Start Saving While Young
Getting out of debt is critical to healthy financial living, but it is not sufficient on its own. Once you are out of debt, it is important to start saving your money. It is especially important to begin saving money while you are young. Not only does this establish good habits, but that money can grow exponentially over the years because of interest.
While there are countless ways to set money aside for the future, I will focus on three big ways to ensure financial stability in both the short and long terms.
1. Personal Savings Account. While this is not the way to make the most money on interest, it is important to have money set aside that can be easily accessed in an emergency. It is recommended that you have enough money in a savings account to meet your basic living expenses for six months to a year. This includes such payments as housing, car, credit cards, utilities, and food. In an emergency, you can live off of much less money than you live off in a normal month, so keep that in mind as you calculate how much you should save.

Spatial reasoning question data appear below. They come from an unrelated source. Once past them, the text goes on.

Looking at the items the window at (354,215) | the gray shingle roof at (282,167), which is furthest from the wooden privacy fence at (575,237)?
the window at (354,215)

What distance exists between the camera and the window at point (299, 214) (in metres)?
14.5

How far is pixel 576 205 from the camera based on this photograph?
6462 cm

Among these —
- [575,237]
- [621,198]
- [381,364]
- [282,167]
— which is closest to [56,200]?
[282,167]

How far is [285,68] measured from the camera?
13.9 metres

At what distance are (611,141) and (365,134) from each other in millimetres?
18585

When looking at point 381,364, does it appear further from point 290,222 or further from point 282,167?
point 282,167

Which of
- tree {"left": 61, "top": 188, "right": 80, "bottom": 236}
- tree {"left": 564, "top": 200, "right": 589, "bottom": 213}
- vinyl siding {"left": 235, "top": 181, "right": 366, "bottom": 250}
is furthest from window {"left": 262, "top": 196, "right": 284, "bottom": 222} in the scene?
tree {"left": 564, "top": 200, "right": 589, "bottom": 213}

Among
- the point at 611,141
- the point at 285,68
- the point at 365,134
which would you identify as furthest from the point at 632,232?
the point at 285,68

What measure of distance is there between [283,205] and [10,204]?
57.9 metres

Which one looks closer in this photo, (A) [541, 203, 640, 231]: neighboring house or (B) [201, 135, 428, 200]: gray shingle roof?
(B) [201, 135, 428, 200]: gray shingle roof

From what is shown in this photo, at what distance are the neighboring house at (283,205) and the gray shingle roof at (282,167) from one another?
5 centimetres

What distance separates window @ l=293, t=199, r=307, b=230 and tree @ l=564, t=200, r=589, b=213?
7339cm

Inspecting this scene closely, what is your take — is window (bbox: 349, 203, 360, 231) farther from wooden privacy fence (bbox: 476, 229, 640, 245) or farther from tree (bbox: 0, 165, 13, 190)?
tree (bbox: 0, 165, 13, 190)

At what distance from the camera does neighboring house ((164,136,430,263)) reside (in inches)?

2. 401K Plans. If your company has a 401K plan, you should be investing as much money as is allowed into that account each month. Often, your employer will match your contribution, or at least contribute part of what you do, so that is like free money! Also, the money you put into a 401K may be tax deductible so review your company’s handbook and see if you can start saving money today. As you invest in a 401K plan over years and years of employment, you will earn large amounts of money in interest.
3. Stocks & Mutual Funds. Stocks and mutual funds are a great way to invest your money and earn lots of interest over the years. Stocks are a good idea, especially if you are young and planning on investing for over 30 years because they tend to have the highest rate of return of investments and because you don’t have to worry about short-term setbacks when you are investing over a long period of time. If you don’t understand stocks, or are too scared to invest in them, choose a mutual fund, where fund managers choose the investments for you. Just be sure to pick a fund that is established and that you can trust. There are hundreds of options – look around until you find something you like.
Make a habit of saving while you are young and you will reap the benefits throughout your life and into retirement!